» AIM OF THE TASK
Hunt for the word "site" across the entries below, copying each line that holds it.

» INFORMATION SUPPLIED
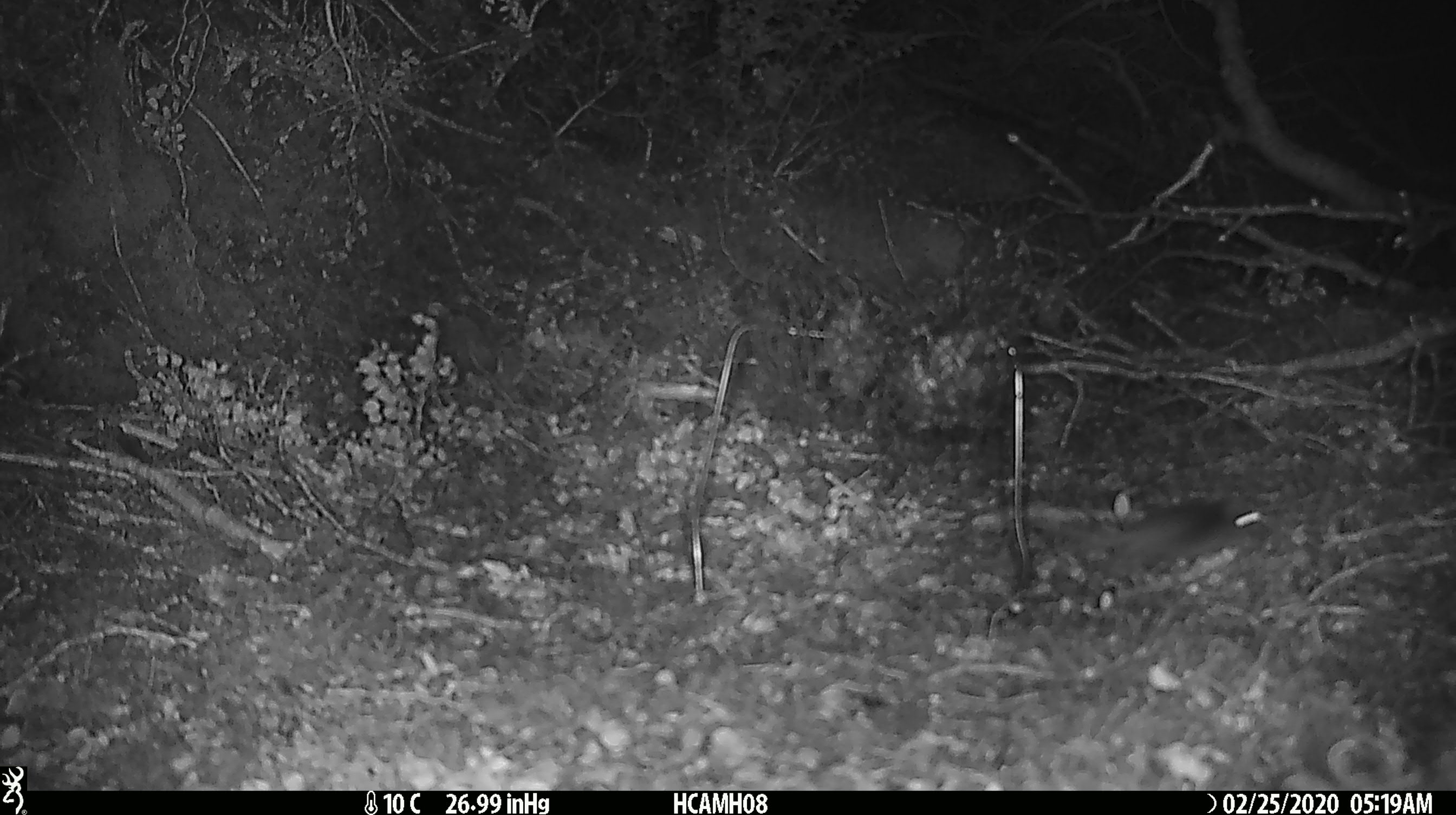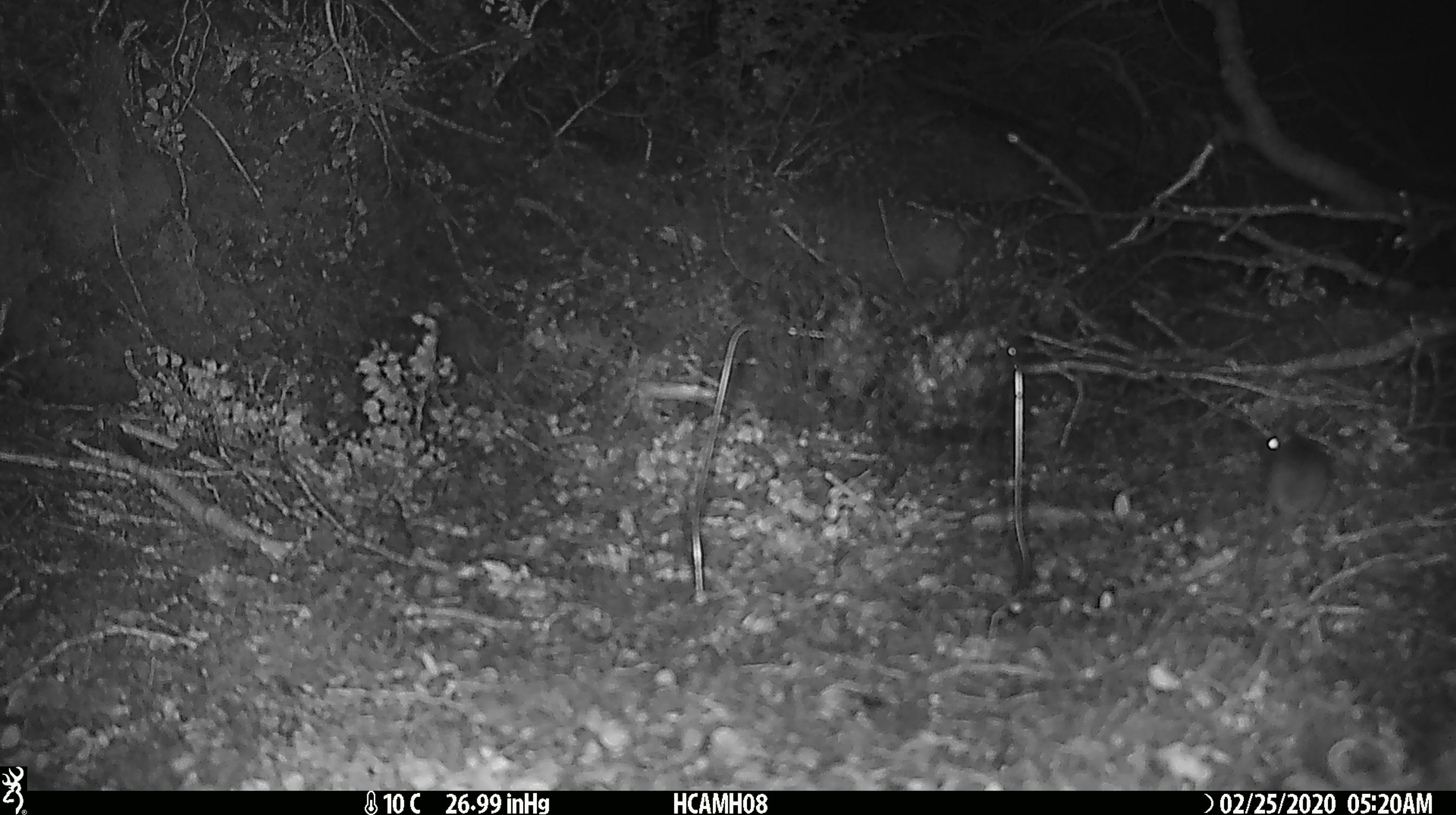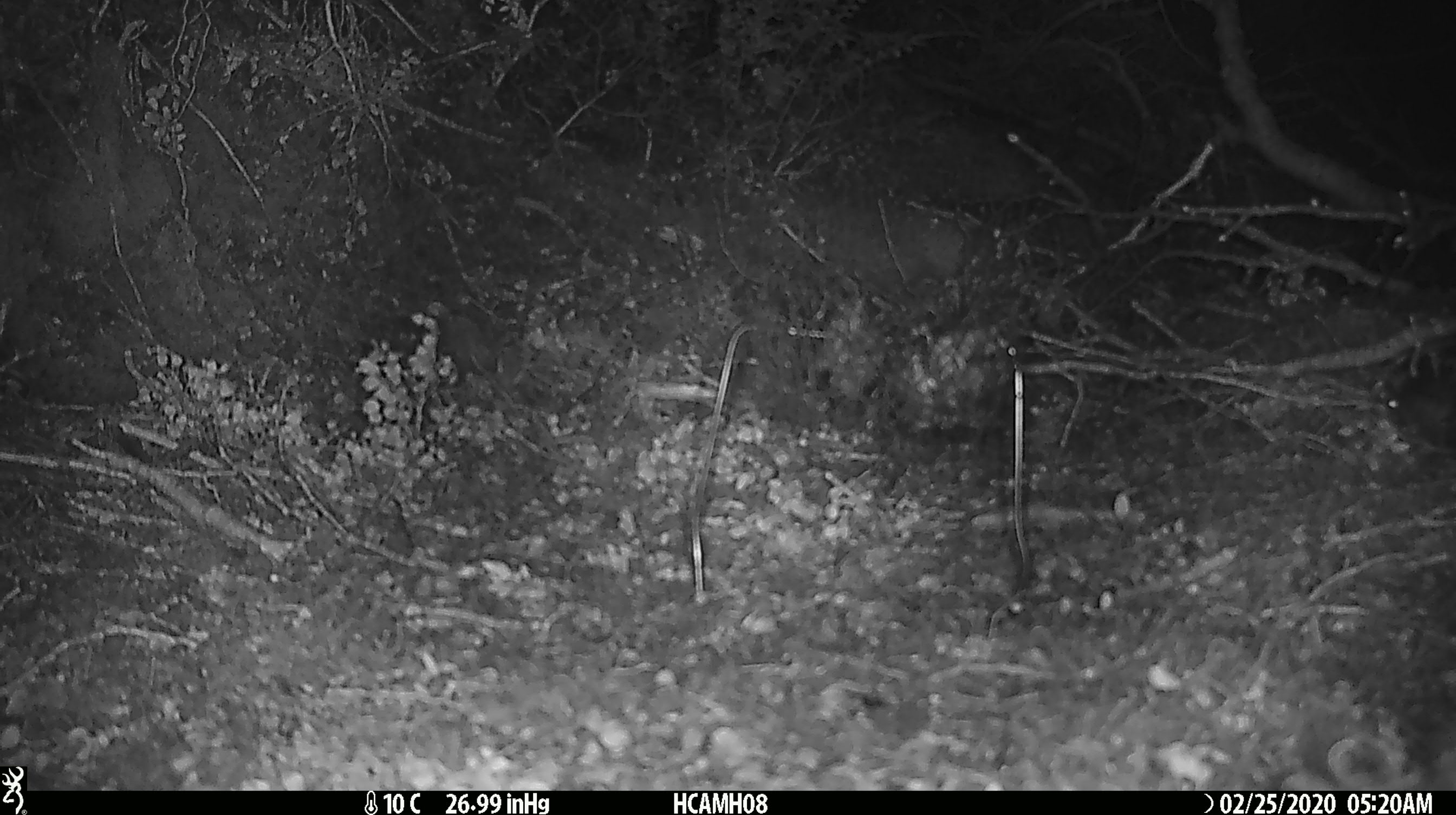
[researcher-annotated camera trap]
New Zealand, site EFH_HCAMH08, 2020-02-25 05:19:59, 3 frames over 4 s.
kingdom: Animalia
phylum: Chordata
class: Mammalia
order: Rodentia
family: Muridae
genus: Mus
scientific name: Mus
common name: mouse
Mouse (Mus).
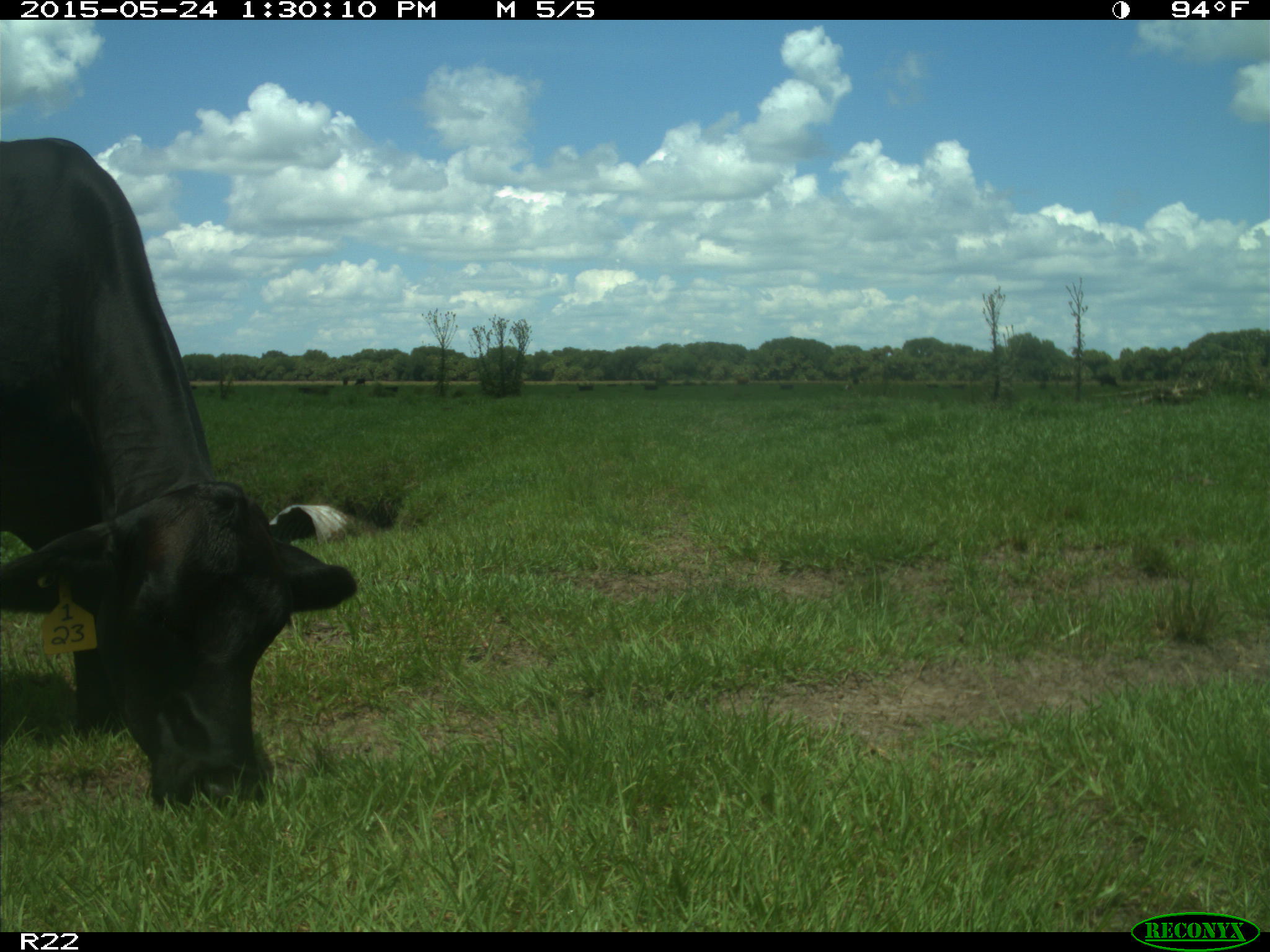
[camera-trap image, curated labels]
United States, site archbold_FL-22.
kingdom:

--

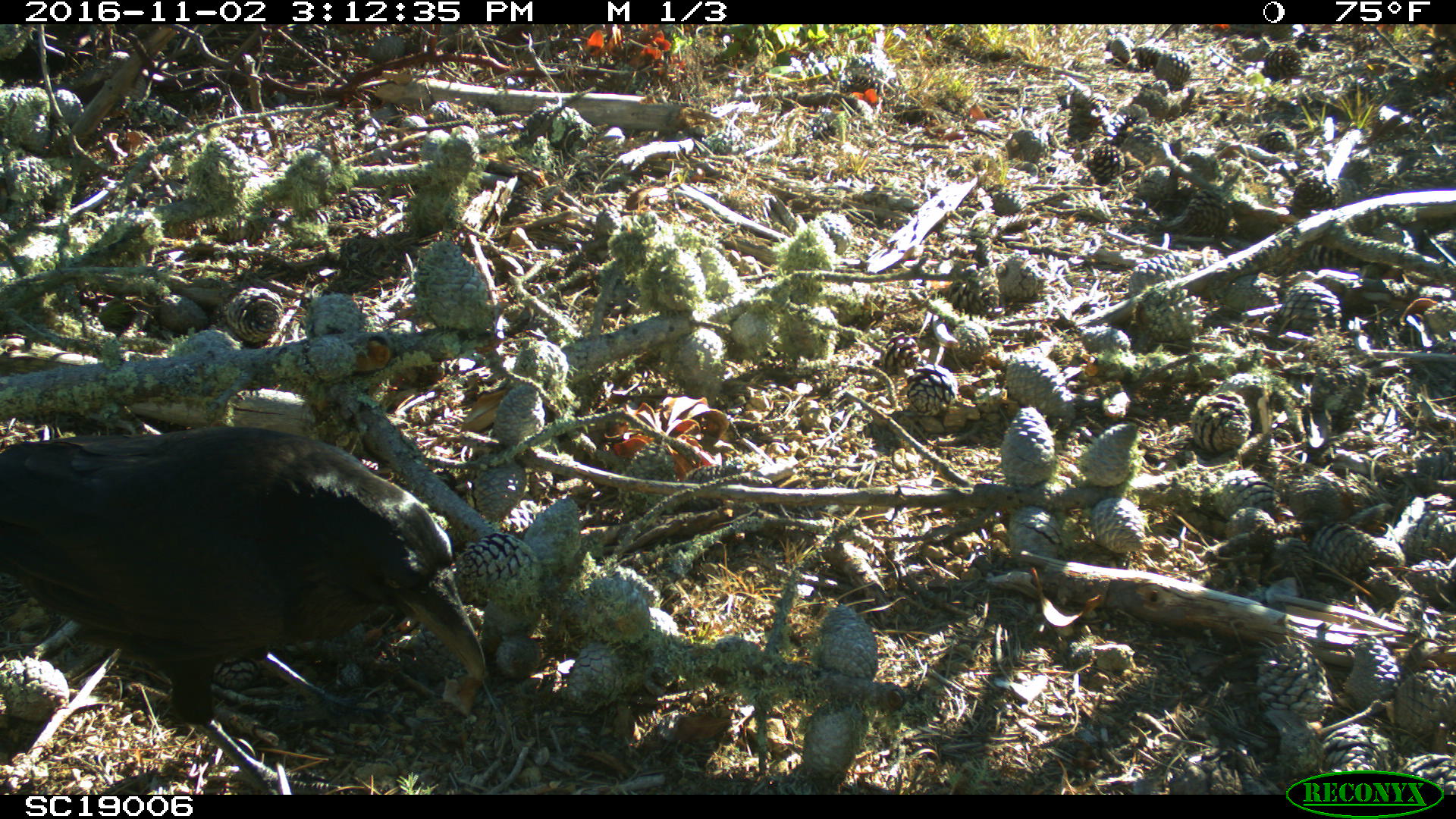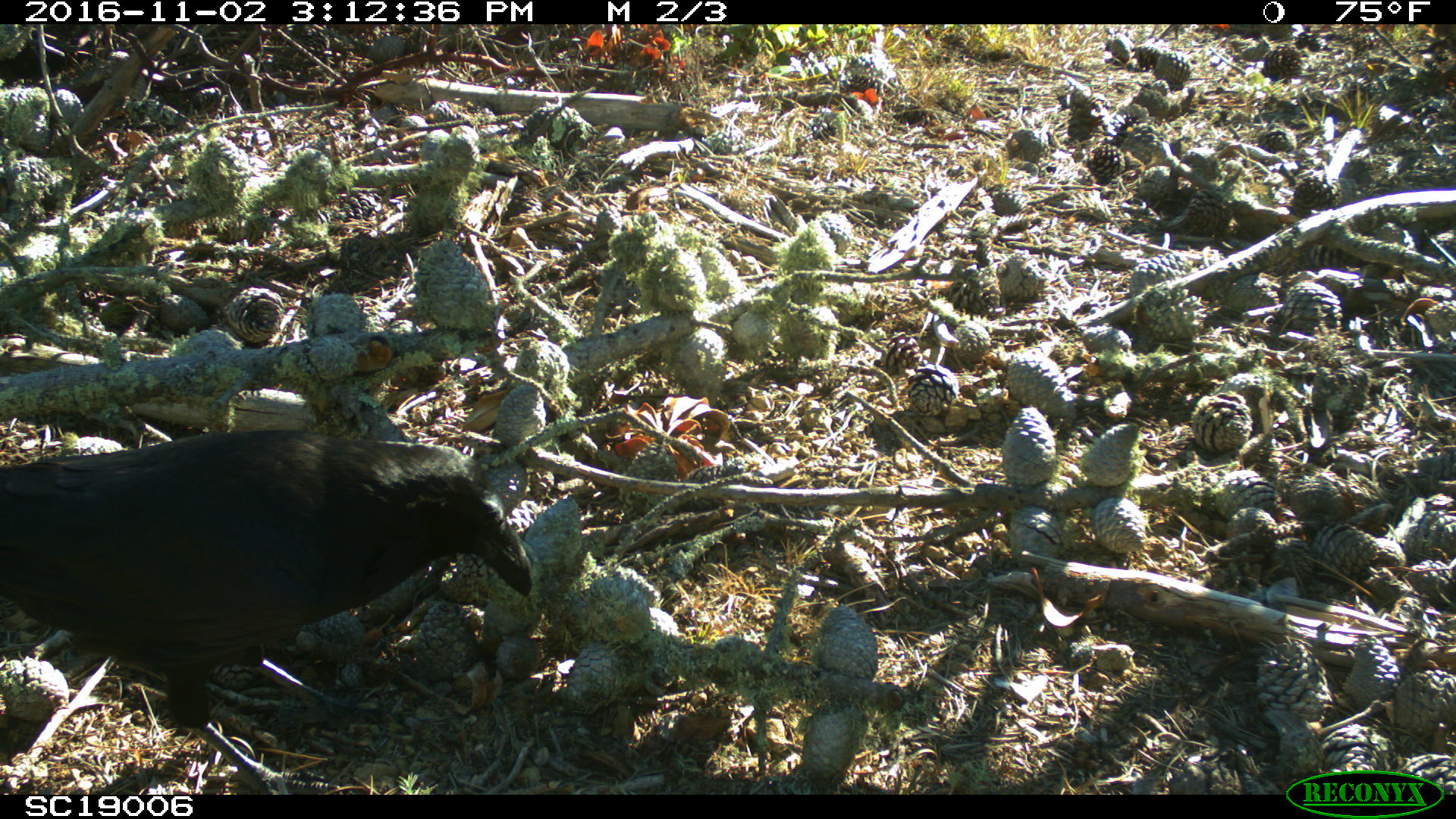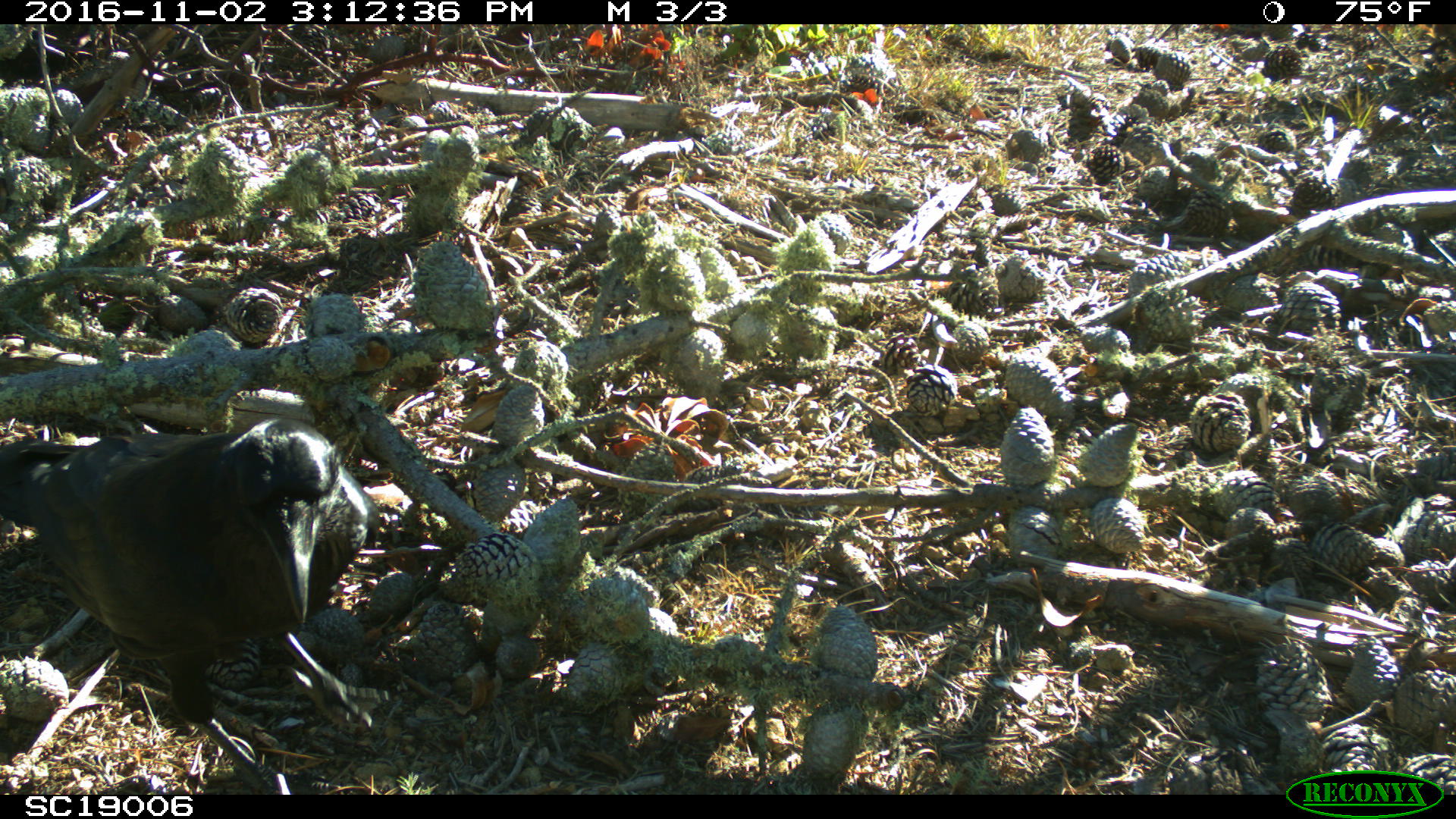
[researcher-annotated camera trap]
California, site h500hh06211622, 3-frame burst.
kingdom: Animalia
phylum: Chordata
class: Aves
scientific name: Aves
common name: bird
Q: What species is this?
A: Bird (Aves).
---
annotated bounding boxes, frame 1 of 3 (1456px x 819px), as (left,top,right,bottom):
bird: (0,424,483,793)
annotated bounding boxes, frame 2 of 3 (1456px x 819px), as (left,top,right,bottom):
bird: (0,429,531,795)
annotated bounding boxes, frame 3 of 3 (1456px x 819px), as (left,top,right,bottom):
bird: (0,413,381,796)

» SOLUTION TO THIS EXERCISE
New Zealand, site EFH_HCAMH08, 2020-02-25 05:19:59, 3 frames over 4 s.
United States, site archbold_FL-22.
California, site h500hh06211622, 3-frame burst.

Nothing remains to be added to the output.